- ANWEISUNG A -
Gib bitte die Zeilen der bereitgestellten Daten erneut wieder, beginnend bei der Zeile mit „How great a“ und endend mit der letzten Zeile. Tausche dabei „dirt ground“ gegen „sandy ground“ aus und lass alles andere unverändert.

Hatte sich Rich noch konzentrieren wollen auf Fragen der wirtschaftsethischen Grundlegung und dann der damals noch so brennenden Gegensätze der Wirtschaftssysteme, so geht es M. nun um eine umfassendere Vorgehensweise, um ein möglichst umfassendes System. Aufgabe der Wirtschaftsethik sei dabei, "die wirtschaftlichen Prozesse und Strukturen im Blick auf deren Tauglichkeit und Angemessenheit zum Tun des Guten" zu thematisieren (4). Sie wolle dabei "die ontologischen, kosmologischen, anthropologischen und epistemologischen Voraussetzungen erhellen, die von der Wirtschaftswissenschaft gemacht werden" (42). Er setzt voraus, daß derjenige, der einsehe, was als gut zu tun sei, auch den Drang habe, es zu tun. Ohne diese Prämisse gebe es keine Ethik (14). Und theologisch ergebe sich dann die "Grundaufgabe, die durch geschichtliche Erfahrungen und theologische Reflexion geprägte Perspektivität des christlichen Glaubens fruchtbar zu machen für eine auf allgemeine Geltung abzielende vernünftige Moral" (45).

- ANWEISUNG B -
Warum setzt M. laut dem Seitentext voraus, dass derjenige, der einsieht, was als gut zu tun sei, auch den Drang habe, es zu tun?

- BEREITGESTELLTE DATEN -
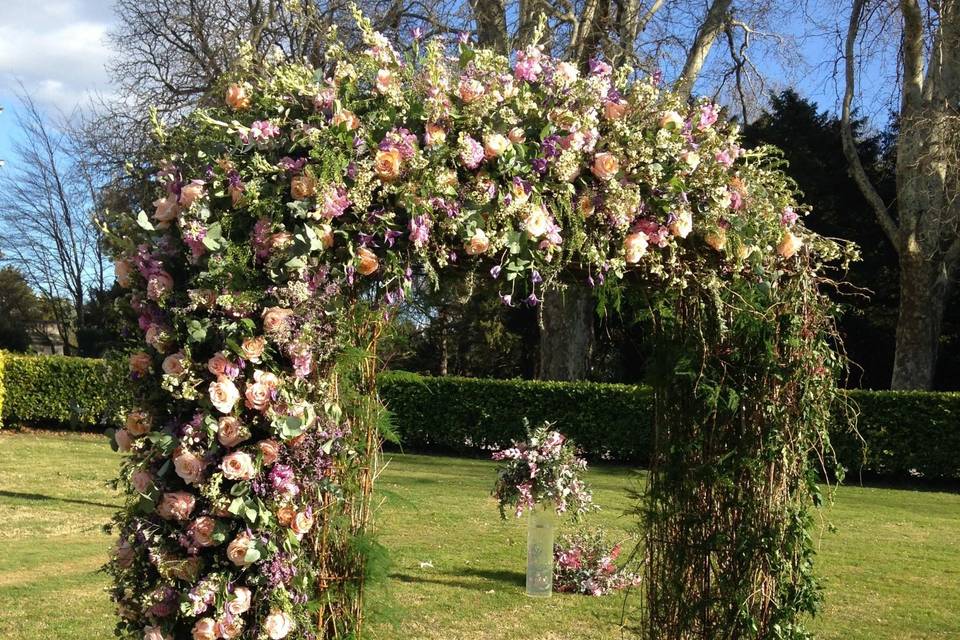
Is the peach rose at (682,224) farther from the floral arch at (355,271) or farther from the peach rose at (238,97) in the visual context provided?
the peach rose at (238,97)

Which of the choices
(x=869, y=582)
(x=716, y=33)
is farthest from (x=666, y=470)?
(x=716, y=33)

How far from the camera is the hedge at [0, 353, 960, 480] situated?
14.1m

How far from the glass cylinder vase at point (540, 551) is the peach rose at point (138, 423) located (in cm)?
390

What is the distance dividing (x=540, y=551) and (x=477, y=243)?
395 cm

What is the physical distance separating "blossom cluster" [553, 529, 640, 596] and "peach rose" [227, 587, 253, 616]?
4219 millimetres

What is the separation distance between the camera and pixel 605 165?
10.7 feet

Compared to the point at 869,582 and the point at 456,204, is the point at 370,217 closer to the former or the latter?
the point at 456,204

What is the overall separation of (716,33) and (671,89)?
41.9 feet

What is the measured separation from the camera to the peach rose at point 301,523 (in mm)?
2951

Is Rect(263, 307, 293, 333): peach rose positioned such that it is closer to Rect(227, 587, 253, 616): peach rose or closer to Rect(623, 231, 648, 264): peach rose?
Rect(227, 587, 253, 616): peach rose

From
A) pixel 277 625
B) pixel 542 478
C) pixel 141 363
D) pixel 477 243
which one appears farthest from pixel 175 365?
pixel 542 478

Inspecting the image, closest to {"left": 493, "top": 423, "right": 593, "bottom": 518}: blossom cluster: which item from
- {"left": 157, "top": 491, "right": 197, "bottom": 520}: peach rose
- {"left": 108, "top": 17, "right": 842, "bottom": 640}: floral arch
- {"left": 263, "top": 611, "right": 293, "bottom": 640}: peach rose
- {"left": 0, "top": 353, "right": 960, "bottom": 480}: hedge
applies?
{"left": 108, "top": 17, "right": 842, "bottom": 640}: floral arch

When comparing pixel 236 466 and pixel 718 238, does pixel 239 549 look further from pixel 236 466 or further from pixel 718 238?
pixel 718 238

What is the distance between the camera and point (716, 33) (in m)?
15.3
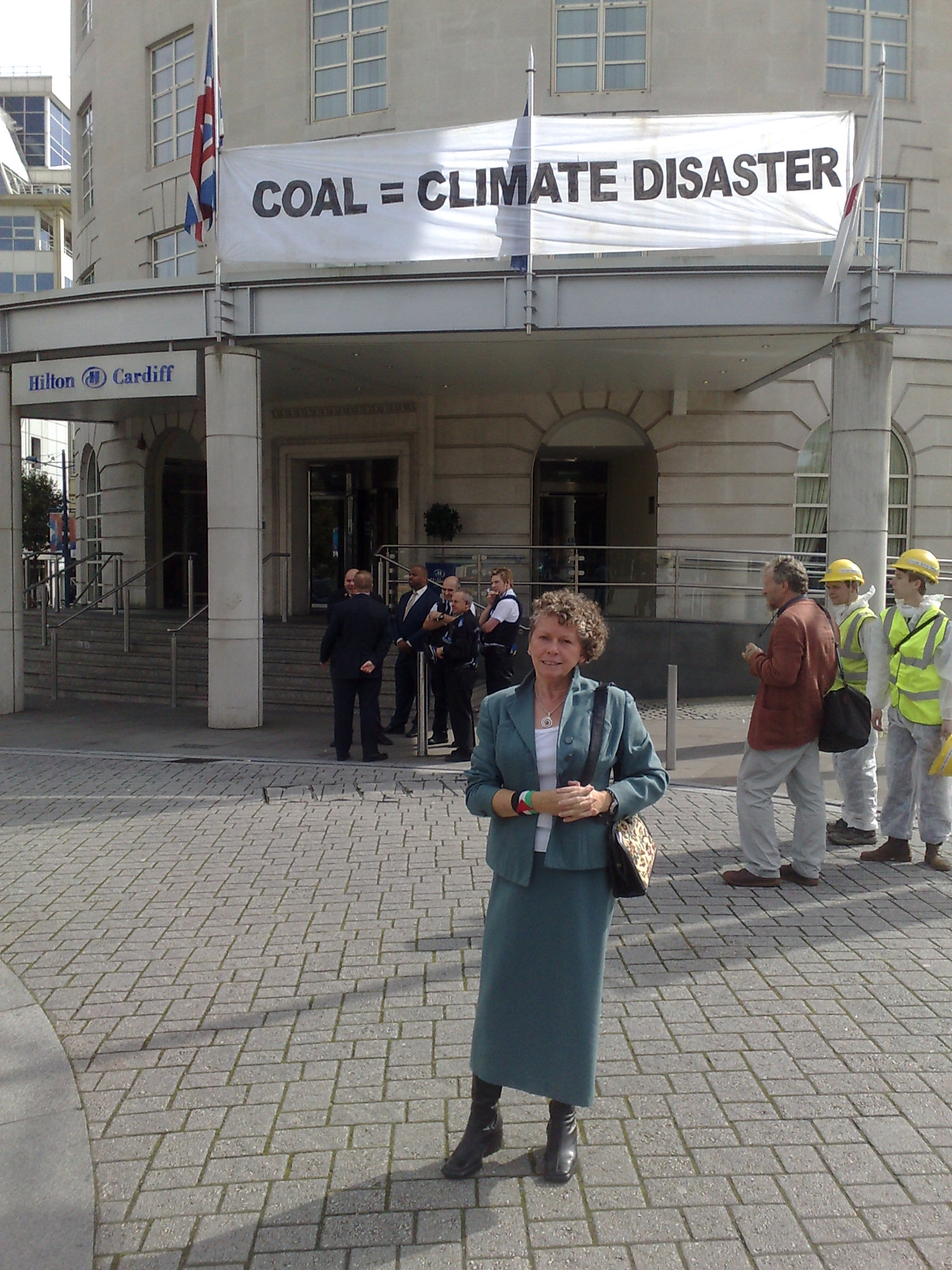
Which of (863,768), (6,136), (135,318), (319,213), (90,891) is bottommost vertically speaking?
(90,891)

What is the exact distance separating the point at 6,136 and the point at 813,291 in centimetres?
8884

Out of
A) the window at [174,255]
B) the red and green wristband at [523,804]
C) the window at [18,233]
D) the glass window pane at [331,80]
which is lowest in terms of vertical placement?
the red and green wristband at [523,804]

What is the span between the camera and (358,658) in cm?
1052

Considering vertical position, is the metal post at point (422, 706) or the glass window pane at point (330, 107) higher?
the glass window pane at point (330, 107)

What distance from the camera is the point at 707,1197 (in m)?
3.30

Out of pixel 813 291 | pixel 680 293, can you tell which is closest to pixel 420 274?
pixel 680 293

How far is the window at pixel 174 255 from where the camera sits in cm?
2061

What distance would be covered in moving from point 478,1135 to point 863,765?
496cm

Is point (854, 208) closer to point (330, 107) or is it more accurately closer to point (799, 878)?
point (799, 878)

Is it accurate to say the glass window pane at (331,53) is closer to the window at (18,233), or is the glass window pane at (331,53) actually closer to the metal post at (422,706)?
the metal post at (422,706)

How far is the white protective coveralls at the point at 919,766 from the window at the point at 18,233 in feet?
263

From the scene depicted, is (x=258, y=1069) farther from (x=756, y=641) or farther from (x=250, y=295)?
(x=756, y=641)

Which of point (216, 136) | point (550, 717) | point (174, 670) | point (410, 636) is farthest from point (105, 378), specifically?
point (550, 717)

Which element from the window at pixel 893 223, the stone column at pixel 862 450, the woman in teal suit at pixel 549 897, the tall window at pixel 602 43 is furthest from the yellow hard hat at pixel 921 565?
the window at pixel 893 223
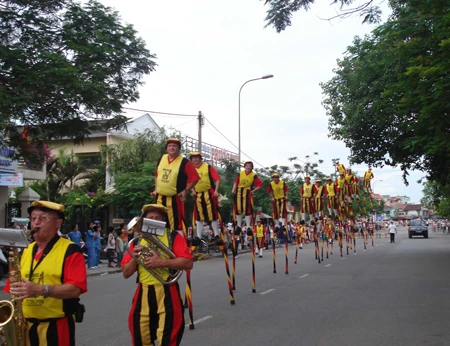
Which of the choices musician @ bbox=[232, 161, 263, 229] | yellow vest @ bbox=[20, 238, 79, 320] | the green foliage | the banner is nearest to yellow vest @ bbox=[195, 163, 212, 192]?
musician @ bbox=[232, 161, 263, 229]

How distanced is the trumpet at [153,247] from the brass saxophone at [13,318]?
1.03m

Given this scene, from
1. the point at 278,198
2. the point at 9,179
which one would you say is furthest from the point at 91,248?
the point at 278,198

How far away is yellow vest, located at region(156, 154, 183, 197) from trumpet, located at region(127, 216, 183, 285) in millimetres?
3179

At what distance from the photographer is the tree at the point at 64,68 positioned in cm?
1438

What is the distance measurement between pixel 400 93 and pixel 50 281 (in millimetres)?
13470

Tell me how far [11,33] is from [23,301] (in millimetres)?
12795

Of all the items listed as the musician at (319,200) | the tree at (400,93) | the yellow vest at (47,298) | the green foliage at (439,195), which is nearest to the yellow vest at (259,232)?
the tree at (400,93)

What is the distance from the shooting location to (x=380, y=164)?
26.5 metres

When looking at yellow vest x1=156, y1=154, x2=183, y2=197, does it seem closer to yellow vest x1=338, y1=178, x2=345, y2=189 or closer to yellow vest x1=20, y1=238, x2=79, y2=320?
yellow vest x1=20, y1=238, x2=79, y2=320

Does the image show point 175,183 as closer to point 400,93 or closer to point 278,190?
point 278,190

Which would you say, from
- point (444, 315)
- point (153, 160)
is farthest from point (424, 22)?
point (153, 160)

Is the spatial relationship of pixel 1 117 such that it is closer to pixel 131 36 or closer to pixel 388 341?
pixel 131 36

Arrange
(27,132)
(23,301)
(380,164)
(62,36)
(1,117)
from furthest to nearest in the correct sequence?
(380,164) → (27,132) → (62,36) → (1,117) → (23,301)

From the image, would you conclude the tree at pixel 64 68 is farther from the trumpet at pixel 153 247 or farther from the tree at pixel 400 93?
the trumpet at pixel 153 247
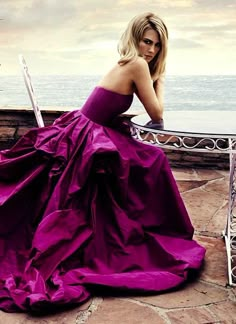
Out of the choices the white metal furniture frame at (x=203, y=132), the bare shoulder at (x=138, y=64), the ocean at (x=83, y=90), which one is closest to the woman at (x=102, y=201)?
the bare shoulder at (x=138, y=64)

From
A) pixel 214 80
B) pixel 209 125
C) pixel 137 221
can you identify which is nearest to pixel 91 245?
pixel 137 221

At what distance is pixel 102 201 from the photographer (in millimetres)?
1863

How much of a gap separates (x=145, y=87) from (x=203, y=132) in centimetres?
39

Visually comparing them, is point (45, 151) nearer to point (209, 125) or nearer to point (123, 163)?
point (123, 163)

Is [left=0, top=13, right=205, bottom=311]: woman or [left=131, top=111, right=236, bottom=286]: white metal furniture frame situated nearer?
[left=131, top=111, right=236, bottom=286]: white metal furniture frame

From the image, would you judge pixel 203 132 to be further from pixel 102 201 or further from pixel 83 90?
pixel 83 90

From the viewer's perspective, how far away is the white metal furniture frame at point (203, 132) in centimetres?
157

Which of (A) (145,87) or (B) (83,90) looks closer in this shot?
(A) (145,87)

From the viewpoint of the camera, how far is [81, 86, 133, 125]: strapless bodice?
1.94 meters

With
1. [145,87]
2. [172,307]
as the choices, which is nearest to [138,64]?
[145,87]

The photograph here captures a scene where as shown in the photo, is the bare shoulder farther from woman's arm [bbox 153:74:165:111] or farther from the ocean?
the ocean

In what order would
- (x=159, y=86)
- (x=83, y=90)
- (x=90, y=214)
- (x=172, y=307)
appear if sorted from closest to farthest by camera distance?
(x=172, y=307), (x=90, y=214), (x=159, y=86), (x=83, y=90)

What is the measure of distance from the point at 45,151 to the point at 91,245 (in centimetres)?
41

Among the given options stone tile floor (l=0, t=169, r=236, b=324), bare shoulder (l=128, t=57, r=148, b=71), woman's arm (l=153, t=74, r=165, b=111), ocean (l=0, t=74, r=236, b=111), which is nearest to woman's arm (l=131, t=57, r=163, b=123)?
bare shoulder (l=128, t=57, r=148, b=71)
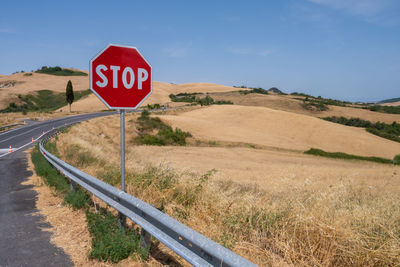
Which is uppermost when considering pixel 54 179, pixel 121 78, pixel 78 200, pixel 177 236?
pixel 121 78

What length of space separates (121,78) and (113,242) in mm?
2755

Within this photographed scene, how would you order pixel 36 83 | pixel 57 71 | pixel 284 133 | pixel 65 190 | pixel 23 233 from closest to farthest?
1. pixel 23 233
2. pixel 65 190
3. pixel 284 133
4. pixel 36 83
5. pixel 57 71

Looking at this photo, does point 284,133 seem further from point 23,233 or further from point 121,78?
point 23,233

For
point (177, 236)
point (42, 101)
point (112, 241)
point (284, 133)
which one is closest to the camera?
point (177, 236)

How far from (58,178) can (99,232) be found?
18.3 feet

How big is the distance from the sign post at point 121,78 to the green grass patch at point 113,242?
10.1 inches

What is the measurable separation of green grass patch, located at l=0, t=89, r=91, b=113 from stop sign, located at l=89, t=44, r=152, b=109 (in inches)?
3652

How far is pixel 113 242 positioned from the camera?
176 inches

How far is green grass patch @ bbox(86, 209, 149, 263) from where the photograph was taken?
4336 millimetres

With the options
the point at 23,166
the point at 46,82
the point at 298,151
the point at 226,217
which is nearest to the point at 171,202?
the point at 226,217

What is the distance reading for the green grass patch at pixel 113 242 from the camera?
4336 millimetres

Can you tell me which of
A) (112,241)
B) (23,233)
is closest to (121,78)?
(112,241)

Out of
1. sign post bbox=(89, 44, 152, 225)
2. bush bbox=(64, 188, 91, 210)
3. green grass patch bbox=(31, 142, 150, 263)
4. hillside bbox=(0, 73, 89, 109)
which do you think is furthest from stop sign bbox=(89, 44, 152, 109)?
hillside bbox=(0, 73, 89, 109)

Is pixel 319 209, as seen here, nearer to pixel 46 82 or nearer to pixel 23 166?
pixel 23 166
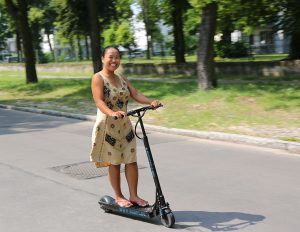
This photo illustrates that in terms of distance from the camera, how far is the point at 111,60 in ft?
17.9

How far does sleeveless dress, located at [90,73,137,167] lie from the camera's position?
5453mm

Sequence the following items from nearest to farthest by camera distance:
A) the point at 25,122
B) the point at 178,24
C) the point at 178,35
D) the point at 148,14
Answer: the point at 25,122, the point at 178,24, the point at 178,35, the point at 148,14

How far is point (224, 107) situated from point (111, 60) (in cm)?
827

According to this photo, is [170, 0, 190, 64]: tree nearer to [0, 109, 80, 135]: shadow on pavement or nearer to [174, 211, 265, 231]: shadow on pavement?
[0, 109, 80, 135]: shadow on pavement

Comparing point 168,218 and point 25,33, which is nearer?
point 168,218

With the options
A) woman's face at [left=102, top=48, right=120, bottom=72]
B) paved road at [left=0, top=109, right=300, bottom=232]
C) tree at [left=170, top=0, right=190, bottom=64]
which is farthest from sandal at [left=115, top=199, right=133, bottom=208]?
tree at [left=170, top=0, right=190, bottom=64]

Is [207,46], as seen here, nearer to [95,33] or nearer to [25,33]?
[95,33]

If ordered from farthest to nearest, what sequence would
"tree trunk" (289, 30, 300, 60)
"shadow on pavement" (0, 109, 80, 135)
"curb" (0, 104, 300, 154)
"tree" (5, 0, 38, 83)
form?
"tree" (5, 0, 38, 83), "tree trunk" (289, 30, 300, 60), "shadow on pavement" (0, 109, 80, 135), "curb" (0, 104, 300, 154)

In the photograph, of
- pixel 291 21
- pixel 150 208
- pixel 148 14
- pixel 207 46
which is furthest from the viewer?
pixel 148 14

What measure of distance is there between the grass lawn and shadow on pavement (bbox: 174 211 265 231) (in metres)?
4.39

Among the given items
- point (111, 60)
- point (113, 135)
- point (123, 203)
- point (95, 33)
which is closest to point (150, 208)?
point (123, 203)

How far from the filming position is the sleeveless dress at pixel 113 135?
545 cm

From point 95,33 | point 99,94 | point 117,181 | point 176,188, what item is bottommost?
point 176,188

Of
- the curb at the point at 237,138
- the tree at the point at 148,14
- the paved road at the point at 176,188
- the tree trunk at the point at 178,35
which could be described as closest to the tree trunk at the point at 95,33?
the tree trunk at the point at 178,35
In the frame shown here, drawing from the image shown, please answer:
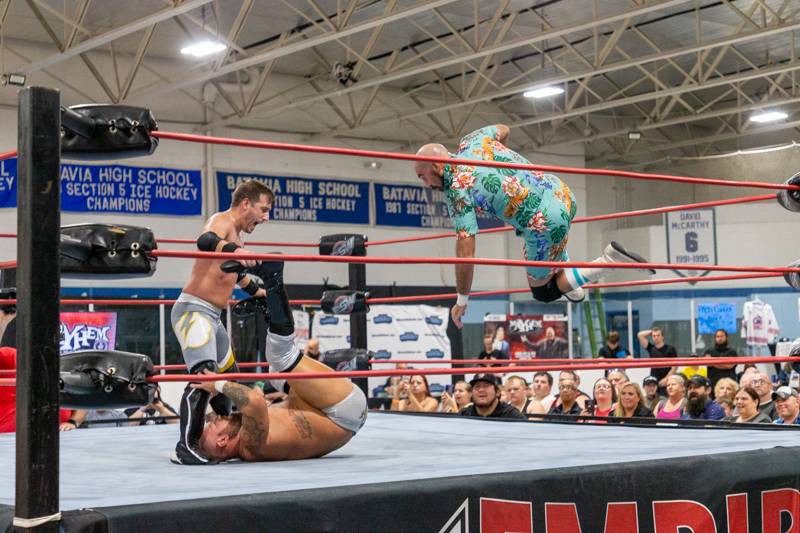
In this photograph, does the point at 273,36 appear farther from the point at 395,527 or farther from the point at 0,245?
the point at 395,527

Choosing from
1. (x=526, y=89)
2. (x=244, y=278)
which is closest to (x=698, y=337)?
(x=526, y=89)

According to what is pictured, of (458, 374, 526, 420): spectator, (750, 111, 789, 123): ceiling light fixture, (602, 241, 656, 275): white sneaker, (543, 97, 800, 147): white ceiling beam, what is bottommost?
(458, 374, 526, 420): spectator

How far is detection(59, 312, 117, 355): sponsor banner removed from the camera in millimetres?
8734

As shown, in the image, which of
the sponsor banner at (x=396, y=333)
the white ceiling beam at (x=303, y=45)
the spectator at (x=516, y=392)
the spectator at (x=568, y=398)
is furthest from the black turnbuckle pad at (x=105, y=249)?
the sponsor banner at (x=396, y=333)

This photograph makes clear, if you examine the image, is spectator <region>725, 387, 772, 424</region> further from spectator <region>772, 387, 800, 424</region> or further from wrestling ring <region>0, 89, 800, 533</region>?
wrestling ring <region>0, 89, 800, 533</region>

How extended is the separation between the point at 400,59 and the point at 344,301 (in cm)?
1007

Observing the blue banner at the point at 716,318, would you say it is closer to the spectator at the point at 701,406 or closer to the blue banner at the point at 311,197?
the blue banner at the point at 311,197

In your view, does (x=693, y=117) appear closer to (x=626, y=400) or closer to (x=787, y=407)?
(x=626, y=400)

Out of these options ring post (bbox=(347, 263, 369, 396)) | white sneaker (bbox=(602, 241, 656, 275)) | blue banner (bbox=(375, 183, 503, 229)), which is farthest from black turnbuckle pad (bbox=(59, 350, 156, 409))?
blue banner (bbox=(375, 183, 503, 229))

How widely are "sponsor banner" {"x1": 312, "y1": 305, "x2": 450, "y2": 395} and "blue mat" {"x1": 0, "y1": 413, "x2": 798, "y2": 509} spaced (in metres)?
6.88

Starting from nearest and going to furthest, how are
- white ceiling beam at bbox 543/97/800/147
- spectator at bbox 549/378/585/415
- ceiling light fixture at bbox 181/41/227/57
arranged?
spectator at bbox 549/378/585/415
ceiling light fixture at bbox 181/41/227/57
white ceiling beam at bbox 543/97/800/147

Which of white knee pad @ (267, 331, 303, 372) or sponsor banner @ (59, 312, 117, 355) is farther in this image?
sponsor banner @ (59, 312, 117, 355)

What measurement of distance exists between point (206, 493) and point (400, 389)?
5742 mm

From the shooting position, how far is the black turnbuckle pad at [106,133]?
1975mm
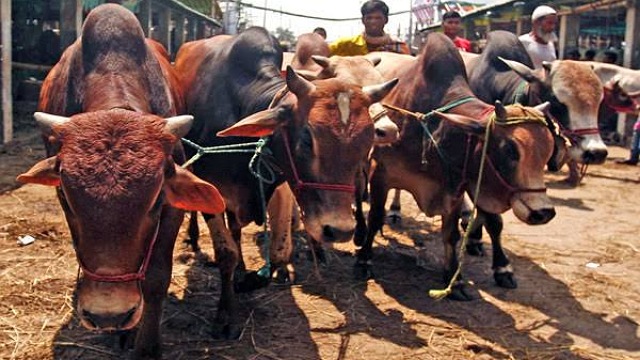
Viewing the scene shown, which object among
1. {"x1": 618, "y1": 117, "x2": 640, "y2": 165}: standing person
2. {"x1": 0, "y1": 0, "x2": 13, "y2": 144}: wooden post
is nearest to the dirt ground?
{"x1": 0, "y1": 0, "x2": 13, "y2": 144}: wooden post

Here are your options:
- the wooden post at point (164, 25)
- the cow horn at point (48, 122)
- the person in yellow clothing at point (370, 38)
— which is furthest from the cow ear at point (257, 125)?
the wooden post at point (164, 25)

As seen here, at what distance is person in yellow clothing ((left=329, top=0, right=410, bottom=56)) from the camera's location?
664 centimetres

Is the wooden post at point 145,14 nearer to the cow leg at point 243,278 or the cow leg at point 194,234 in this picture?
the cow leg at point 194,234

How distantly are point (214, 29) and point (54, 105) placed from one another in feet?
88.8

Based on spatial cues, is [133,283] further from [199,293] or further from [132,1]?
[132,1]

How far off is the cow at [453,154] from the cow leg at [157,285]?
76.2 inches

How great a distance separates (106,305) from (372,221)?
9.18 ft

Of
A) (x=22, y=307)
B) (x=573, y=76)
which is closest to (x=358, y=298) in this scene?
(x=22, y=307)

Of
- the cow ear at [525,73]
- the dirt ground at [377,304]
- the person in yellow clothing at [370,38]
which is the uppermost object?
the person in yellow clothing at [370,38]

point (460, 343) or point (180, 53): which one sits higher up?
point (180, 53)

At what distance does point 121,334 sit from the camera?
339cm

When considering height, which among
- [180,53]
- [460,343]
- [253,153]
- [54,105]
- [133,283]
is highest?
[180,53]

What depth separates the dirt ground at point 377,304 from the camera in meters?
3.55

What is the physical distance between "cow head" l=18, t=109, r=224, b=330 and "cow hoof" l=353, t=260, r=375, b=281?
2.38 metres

- SCHRIFTLICHE ANTWORT A -
How great a distance separates (106,305) from (372,221)?
9.18 ft

Of
A) (x=22, y=307)
B) (x=573, y=76)
which is closest to (x=358, y=298) in this scene?
(x=22, y=307)

Of
- the cow ear at [525,73]
- the sandy ground at [377,304]
- the person in yellow clothing at [370,38]
which is the uppermost object?
the person in yellow clothing at [370,38]

point (460, 343) or point (180, 53): which one sits higher up?
point (180, 53)

At what distance does point 121,334 sit from the camera?
339cm

When considering height, which among
- [180,53]
- [460,343]
- [253,153]
- [54,105]
- [133,283]
is highest?
[180,53]

What depth separates the sandy ground at point 377,304 from the camera in meters?
3.55

What is the physical distance between "cow head" l=18, t=109, r=224, b=330 and "cow hoof" l=353, t=260, r=375, b=281?
2.38 metres

- SCHRIFTLICHE ANTWORT B -
Ohne diese Prämisse gäbe es nach M. keine Ethik.